**Your instructions**
Count the lines in the rows below that contain the string "wall", with case counting, and reply with only the number.
* * * *
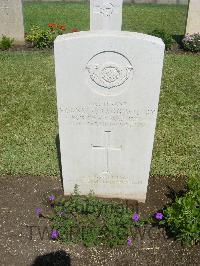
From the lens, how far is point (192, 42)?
11484mm

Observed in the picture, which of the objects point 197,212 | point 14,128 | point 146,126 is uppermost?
point 146,126

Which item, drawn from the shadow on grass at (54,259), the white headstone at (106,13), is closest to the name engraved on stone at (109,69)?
the shadow on grass at (54,259)

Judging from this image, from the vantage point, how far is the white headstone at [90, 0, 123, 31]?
9.28m

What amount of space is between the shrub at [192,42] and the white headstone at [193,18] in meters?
0.34

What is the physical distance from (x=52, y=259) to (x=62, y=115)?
5.45 feet

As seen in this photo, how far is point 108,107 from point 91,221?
1.45 metres

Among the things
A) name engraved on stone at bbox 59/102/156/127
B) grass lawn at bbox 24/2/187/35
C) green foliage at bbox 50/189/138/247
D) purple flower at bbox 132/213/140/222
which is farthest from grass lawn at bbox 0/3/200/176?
grass lawn at bbox 24/2/187/35

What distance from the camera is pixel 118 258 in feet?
13.6

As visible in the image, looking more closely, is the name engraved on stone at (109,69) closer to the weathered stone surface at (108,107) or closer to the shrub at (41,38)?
the weathered stone surface at (108,107)

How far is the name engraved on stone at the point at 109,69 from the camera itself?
3.83 m

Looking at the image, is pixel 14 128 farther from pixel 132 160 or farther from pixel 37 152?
pixel 132 160

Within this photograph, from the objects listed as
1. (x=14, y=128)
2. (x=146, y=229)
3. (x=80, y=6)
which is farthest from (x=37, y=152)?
(x=80, y=6)

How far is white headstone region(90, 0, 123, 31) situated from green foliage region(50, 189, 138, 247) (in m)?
6.11

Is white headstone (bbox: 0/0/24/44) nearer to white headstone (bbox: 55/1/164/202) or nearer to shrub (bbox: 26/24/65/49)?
shrub (bbox: 26/24/65/49)
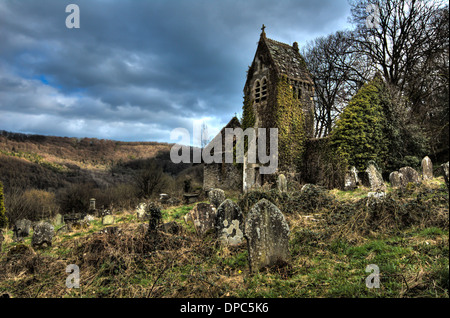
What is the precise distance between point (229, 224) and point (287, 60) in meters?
14.9

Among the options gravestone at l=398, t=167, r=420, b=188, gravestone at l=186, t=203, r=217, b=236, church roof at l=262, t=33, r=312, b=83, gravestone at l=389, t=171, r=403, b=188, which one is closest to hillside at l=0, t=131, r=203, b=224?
church roof at l=262, t=33, r=312, b=83

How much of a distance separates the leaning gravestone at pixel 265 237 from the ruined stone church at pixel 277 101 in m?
11.1

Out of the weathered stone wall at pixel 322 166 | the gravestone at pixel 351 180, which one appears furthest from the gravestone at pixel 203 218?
the gravestone at pixel 351 180

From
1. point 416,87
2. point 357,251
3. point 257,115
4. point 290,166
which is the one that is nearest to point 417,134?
point 416,87

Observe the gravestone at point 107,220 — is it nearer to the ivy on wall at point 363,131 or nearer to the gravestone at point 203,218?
the gravestone at point 203,218

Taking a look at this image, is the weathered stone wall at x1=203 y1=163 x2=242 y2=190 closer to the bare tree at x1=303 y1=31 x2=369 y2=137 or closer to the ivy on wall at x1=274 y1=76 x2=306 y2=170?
the ivy on wall at x1=274 y1=76 x2=306 y2=170

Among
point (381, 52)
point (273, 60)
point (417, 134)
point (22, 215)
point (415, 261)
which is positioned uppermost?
point (381, 52)

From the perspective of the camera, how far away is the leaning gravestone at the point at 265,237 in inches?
197

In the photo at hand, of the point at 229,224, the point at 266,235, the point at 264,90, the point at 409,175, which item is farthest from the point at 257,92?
the point at 266,235
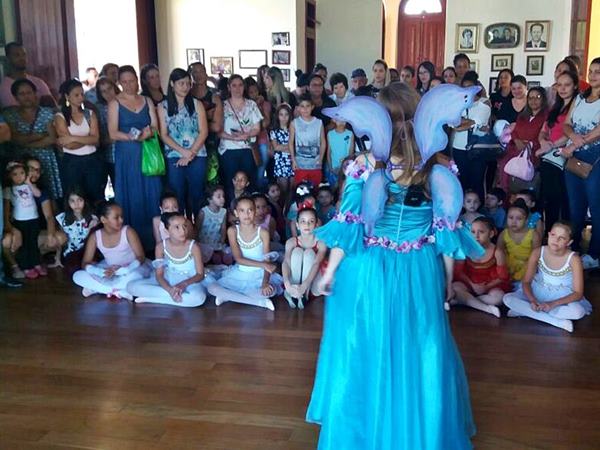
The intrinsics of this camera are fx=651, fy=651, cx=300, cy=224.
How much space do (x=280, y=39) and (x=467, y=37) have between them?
10.3 feet

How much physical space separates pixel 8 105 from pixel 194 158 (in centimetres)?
179

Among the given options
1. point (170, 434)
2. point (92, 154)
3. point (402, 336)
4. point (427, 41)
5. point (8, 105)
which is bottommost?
point (170, 434)

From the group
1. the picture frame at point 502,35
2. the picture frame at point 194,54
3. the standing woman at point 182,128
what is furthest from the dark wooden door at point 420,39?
the standing woman at point 182,128

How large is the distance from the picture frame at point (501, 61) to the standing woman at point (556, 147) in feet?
18.9

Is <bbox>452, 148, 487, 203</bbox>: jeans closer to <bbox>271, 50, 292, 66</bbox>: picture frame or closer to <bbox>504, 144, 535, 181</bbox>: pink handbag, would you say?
<bbox>504, 144, 535, 181</bbox>: pink handbag

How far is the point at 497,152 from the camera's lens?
595cm

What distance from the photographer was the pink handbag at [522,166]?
562 centimetres

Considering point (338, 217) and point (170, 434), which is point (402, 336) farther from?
point (170, 434)

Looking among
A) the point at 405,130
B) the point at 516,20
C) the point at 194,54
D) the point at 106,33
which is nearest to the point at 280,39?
the point at 194,54

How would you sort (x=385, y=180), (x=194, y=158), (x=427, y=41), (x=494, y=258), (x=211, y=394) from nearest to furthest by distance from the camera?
(x=385, y=180) → (x=211, y=394) → (x=494, y=258) → (x=194, y=158) → (x=427, y=41)

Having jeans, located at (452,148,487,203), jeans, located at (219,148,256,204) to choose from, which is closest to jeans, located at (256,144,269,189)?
jeans, located at (219,148,256,204)

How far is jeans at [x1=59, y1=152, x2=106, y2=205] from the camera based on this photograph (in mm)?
5355

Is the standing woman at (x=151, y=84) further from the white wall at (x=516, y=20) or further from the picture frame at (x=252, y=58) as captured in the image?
the white wall at (x=516, y=20)

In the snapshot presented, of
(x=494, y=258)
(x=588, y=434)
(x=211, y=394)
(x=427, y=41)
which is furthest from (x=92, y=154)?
(x=427, y=41)
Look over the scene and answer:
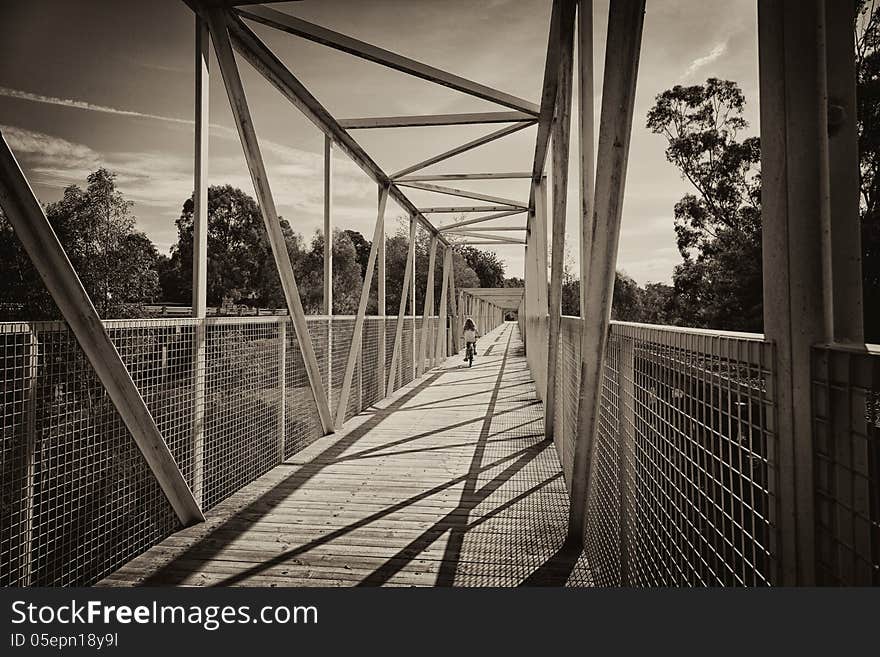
* * * *
**Response to the task**
6